Try it:
Resume the post about moving to Japan for the 100 Summits Project, writing on from after its last sentence.

Today my husband and I moved out of our temporary apartment and into the hotel that will serve as the final “staging point” for our departure to Japan.
We’ve (mostly) packed our suitcases…
and the international delivery service will show up Monday morning to take them away. If everything goes according to plan, by the time that happens we’ll have taken our cat Oobie to the vet and be starting our drive to Los Angeles, with plans to fly to Japan on Tuesday morning.
Our first flight is scheduled to leave Los Angeles at 6am, and I’m looking forward to watching the sun rise from the plane. (Most likely, while listening to Oobie express her distinct disapproval of our travel plans.)
She’s not a fan of the carrier.
Although I’m excited about returning to Japan and beginning the 100 Summits climbs, my brain swings back and forth between that excitement and abject terror. Among the reasons I decided to undertake the 100 Summits Project were to pursue my lifelong dream of climbing and writing in Japan, while also facing my fear of living a life that wasn’t “safe, secure, and expected.”
For many years, I was too afraid to consider pursuing a dream this big. I thought “adulting” required me to remain entirely tethered, placing security before excitement and stability before my dreams.
Breast cancer taught me that security and stability are illusions.

(Saved data entries)

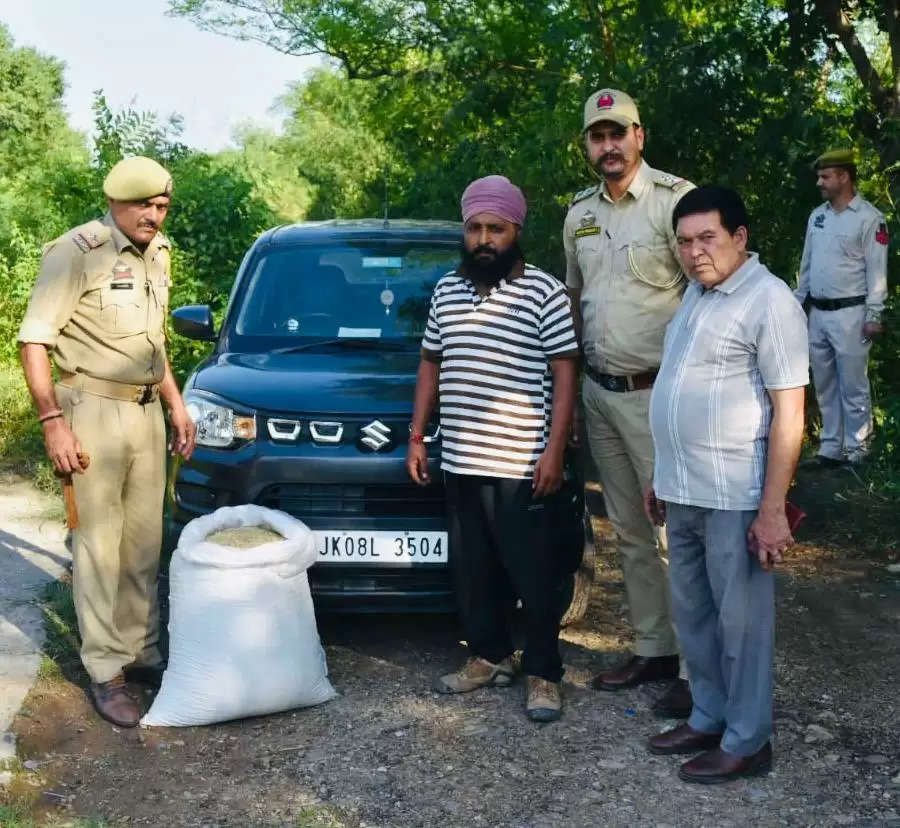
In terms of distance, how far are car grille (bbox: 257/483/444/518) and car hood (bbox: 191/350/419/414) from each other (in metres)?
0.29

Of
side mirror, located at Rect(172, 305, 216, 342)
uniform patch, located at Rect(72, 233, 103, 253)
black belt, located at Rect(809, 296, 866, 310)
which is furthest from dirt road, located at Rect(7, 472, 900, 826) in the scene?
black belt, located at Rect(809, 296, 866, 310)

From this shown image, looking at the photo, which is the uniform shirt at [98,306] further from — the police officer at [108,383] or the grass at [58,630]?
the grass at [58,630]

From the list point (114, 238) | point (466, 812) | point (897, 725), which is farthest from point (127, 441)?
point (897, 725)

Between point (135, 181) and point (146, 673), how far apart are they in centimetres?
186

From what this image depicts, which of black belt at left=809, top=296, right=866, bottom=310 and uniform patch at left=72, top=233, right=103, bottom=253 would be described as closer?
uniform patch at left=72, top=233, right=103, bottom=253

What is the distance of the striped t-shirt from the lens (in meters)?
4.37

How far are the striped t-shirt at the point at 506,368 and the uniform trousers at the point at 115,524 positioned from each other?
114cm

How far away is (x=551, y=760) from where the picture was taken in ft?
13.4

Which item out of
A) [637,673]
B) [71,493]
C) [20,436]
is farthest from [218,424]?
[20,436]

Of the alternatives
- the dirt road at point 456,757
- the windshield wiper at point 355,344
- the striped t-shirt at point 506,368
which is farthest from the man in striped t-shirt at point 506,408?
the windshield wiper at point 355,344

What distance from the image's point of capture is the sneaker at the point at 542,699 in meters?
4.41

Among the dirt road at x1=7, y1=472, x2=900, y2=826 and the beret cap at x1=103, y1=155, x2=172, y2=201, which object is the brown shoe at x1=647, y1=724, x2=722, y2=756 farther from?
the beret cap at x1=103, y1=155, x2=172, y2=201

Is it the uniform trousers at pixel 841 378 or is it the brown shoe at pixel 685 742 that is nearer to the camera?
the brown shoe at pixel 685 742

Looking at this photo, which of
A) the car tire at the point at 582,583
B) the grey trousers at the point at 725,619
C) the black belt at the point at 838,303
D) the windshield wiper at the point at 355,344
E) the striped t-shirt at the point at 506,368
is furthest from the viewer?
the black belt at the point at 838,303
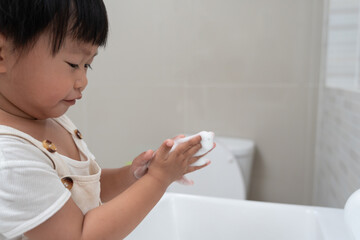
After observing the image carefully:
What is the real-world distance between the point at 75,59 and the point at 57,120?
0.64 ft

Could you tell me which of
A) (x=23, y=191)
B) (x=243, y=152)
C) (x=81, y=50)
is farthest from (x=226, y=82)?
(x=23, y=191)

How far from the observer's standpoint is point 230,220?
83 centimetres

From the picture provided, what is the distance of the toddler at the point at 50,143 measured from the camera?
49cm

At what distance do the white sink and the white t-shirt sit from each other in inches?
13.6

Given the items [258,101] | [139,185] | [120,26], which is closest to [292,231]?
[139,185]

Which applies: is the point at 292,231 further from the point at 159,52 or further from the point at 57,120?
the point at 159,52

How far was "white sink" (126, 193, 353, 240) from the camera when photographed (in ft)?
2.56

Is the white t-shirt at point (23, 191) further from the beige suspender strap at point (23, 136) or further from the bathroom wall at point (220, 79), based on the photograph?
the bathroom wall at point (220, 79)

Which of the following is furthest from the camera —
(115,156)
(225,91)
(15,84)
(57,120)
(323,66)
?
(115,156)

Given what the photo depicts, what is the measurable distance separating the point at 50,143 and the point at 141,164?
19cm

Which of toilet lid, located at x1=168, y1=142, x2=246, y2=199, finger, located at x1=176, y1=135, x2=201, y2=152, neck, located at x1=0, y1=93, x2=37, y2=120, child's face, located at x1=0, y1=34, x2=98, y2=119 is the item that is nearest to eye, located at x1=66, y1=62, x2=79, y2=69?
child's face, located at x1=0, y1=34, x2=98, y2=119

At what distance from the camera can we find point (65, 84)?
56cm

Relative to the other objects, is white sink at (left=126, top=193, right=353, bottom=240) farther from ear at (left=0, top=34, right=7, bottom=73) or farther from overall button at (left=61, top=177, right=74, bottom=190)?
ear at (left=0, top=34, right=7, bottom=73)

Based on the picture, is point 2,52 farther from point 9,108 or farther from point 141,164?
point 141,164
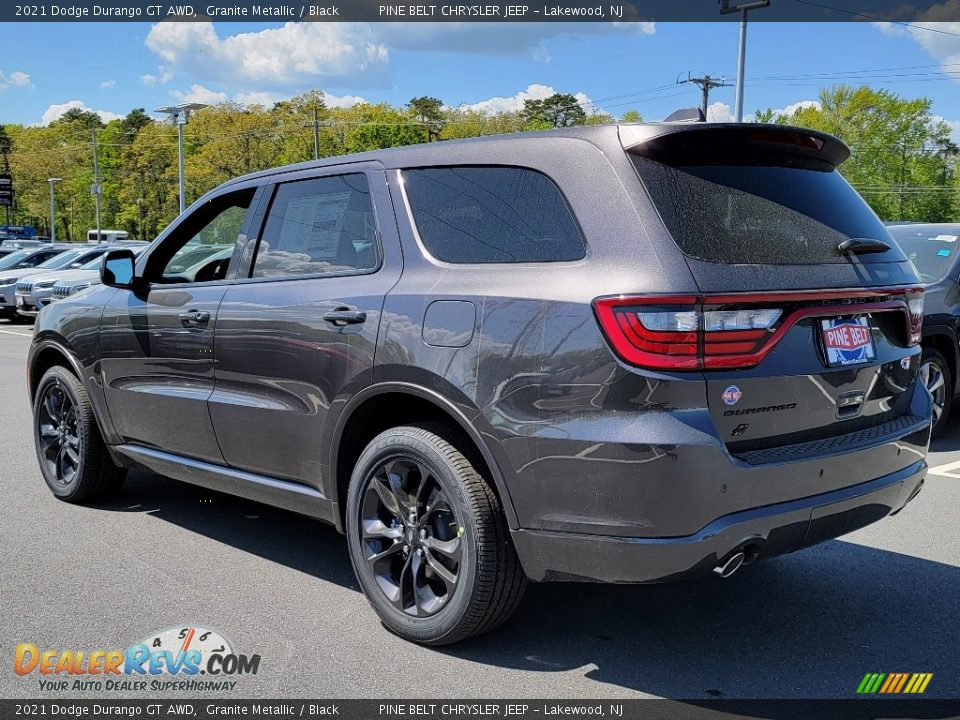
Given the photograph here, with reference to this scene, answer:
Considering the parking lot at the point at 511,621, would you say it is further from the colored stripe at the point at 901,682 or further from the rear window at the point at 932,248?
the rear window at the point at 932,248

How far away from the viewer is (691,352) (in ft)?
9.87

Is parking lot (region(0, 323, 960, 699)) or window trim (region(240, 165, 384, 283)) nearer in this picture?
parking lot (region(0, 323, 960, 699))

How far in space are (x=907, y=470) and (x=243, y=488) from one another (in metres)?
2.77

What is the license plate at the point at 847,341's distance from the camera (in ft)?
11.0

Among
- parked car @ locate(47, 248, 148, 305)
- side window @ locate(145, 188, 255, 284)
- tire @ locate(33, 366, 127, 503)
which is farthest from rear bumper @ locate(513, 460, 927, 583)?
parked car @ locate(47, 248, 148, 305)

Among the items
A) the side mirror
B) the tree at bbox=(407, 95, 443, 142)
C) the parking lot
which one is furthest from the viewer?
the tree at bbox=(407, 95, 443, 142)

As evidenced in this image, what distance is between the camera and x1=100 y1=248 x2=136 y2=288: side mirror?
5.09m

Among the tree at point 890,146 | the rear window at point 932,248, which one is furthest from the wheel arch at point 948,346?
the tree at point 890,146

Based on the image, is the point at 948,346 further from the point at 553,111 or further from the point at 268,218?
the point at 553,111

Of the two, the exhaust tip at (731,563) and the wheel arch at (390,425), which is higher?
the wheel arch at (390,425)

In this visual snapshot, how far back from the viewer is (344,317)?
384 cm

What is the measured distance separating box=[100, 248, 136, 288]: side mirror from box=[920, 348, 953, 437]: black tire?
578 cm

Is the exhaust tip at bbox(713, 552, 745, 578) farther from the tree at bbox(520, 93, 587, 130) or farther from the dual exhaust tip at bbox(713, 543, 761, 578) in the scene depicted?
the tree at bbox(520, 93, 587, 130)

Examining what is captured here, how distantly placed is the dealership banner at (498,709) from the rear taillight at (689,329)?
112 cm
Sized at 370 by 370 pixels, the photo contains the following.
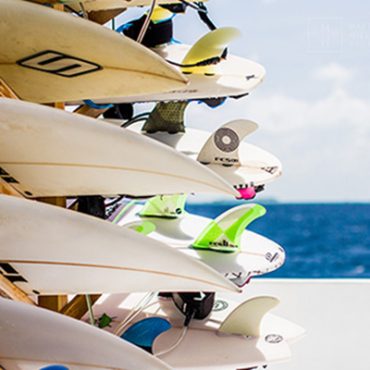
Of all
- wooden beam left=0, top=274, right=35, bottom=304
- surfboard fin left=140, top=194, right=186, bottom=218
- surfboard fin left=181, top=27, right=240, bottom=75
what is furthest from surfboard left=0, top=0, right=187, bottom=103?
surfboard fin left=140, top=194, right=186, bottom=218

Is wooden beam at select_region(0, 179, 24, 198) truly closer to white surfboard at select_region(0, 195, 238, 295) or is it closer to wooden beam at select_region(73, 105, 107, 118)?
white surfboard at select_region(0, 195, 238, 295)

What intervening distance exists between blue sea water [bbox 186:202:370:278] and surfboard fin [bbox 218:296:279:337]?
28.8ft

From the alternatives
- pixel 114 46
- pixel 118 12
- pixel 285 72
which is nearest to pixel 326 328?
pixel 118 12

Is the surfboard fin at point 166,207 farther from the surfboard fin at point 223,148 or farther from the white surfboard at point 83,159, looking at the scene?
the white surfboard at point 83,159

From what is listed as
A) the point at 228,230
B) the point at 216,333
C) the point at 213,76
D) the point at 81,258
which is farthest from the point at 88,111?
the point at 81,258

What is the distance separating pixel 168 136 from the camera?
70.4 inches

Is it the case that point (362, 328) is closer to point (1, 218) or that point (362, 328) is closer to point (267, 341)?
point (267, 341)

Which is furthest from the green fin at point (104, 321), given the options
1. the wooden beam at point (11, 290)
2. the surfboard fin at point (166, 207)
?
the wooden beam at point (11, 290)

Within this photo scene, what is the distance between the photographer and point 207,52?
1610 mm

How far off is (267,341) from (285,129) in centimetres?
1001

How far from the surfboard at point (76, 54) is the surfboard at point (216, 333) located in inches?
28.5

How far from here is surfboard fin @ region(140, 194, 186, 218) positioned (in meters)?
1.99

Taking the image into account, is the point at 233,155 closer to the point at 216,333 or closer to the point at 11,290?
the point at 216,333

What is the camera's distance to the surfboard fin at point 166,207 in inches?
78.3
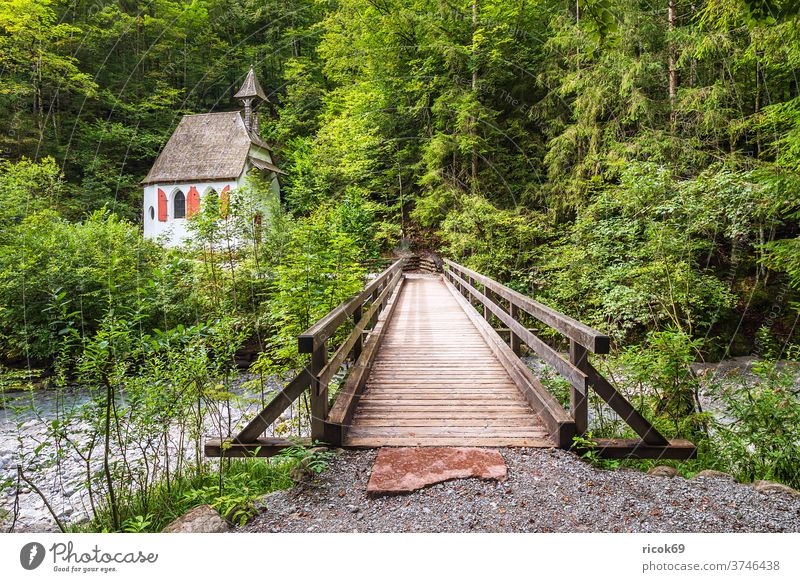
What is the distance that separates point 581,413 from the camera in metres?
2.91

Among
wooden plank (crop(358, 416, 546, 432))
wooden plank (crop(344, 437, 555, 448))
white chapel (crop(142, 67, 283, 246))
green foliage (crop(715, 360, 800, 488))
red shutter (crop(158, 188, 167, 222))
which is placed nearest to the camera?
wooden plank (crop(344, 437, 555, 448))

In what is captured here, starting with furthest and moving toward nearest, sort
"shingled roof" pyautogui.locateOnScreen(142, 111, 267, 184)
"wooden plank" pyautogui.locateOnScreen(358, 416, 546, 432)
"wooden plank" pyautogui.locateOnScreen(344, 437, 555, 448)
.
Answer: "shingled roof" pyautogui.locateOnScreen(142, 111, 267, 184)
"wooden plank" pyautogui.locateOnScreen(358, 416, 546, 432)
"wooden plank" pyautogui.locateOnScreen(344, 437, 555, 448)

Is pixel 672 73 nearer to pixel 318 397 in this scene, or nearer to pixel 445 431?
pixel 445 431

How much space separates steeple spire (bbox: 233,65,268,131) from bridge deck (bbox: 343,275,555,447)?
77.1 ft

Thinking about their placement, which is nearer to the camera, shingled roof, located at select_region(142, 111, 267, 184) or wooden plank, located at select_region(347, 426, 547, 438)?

Answer to this task:
That’s not to say life can’t be secure and stable, in its way. I’m not rushing off to Japan without a plan (though admittedly, the plan now only reaches a few months in advance – I’m learning to live in the “now” instead of the “never” or the “future consequences”). That said, I’m teaching myself to focus on the moment instead of the future, and on the importance of living my dreams while I have the health and capacity to chase them.
All of which said, I’m also discovering that fear of the unknown doesn’t dissipate just because you decide to pursue your dreams. If anything, the monster grows in size and strength – at least in the beginning. (I’ll let you know as the weeks go by if that changes, and how I learn to manage–and hopefully master–that fear.)
Even so, I refuse to surrender. I’m on the verge of a wonderful adventure–and I hope you’ll join me every step of the way.
Do you struggle with fear in connection to your dreams? What frightens you? And how do you manage fear?